Attanasio (left) had been based in the DRC for the last three years, Italian officials said

Attanasio (left) had been based in the DRC for the last three years, Italian officials said

EU foreign policy chief Josep Borrell informed the bloc’s foreign ministers of the incident at the meeting and presented his condolences to Italy and the United Nations.

‘The news (is) extremely worrying, and we are following the situation closely with the EU delegation in Congo,’ said EU Commission spokeswoman Nabila Massrali. 

A vast country the size of continental western Europe, the DRC is grappling with numerous conflicts, especially in its remote, mineral-rich east.

Scores of militias roam the four eastern provinces. Many are a legacy of wars in the 1990s that sucked in countries around central-southern Africa and claimed millions of lives.

Monday’s attack occurred north of Goma – a region that includes the UNESCO-listed Virunga National Park, which has also been troubled by violence.

The UN’s refugee agency, the UNHCR, said last week that more than 2,000 civilians were killed in North and South Kivu and Ituri last year.

The attacks by brutal armed groups have also displaced millions in what the UN calls one of the world’s worst humanitarian crises.  

There are 5.2 million people displaced in the DRC, according to the United Nations Children’s Agency, which said in a report on Friday that this represents more displaced than in any other country except Syria. In the past year alone, 50 per cent of people have been displaced, it said.

Monday's attack occurred north of Goma - a region that includes the UNESCO-listed Virunga National Park, which has also been troubled by violence

Monday’s attack occurred north of Goma – a region that includes the UNESCO-listed Virunga National Park, which has also been troubled by violence

The resource-rich nation suffered one of the most brutal colonial reigns ever known before undergoing decades of corrupt dictatorship. 

Back-to-back civil wars later drew in a number of neighbouring countries. And many rebel groups have come and gone during the UN mission’s years of operation, at times invading the eastern regional capital, Goma, where the ambassador was killed.

In January 2019, Congo experienced its first peaceful democratic transfer of power since independence in 1960 following the election of President Felix Tshisekedi.

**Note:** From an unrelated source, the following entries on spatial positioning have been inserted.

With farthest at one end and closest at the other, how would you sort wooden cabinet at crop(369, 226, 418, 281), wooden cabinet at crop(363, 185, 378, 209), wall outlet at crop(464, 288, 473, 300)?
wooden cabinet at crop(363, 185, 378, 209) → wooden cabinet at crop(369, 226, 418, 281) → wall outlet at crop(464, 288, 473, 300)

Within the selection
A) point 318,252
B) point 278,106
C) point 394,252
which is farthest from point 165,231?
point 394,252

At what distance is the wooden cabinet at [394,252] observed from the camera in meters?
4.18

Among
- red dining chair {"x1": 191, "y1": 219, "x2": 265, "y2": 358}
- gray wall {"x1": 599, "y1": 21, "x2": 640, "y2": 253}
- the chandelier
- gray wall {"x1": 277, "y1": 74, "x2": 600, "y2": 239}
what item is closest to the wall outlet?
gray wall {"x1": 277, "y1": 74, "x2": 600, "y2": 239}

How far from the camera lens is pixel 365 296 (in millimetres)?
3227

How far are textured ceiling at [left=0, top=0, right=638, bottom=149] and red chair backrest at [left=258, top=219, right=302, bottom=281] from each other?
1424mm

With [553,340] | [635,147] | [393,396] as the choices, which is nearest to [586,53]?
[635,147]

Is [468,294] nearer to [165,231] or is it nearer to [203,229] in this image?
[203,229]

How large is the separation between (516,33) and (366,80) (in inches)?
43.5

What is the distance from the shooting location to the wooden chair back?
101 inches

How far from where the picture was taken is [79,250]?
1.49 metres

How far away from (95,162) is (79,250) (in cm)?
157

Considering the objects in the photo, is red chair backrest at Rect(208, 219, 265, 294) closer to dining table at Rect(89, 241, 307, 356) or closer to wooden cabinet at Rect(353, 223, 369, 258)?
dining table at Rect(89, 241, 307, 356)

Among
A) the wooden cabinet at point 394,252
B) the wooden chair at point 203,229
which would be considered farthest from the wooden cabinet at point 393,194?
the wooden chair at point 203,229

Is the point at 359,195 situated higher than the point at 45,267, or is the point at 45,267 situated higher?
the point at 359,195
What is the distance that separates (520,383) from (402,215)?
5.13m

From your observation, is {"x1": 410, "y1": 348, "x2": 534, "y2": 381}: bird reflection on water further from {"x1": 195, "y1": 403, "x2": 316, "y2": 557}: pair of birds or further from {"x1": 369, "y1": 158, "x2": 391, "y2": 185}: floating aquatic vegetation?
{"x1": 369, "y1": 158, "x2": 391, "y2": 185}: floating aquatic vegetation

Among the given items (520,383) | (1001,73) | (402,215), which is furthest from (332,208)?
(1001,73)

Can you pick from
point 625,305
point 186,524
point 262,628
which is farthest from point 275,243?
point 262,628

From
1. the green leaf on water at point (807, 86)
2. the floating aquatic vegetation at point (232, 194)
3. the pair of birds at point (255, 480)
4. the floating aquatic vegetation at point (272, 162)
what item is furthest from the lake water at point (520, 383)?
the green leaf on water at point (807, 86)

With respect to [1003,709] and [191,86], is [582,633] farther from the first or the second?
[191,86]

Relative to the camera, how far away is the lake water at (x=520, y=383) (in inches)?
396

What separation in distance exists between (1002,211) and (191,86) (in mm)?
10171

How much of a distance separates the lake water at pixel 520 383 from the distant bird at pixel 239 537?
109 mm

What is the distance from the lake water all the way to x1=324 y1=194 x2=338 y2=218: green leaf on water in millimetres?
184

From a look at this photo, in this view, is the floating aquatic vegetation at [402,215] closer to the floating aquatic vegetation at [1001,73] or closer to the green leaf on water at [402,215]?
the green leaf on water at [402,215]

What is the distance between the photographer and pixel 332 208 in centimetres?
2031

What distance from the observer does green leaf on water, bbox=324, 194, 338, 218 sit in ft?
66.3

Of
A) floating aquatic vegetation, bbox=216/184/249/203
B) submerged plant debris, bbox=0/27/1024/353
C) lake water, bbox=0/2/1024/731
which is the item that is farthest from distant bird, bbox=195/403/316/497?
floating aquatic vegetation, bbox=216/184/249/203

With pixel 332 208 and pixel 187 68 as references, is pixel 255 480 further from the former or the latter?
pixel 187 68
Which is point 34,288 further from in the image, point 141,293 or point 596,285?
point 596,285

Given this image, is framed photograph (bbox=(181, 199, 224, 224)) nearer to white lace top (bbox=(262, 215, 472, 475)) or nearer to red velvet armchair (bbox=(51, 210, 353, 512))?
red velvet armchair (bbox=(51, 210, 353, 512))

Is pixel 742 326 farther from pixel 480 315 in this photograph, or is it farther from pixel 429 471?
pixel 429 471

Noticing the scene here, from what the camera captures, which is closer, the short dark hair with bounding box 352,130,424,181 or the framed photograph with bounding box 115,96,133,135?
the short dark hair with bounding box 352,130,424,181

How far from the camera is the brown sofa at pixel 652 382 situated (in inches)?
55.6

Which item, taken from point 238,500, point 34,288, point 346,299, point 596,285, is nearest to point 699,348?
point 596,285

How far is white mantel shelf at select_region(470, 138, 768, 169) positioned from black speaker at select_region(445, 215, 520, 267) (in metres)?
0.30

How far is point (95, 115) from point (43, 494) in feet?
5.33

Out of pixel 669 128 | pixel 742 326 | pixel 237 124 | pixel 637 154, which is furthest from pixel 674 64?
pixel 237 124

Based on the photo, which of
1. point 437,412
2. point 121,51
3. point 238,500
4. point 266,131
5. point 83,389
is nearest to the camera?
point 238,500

He succeeded strongman Joseph Kabila in a disputed election marked by allegations of large-scale fraud and suspicions of a backroom deal by Mr Kabila to install Mr Tshisekedi over an opposition candidate who, according to leaked electoral data, was the real winner.

The UN peacekeeping mission has been working to draw down its 15,000-troop presence and transfer its security work to Congolese authorities.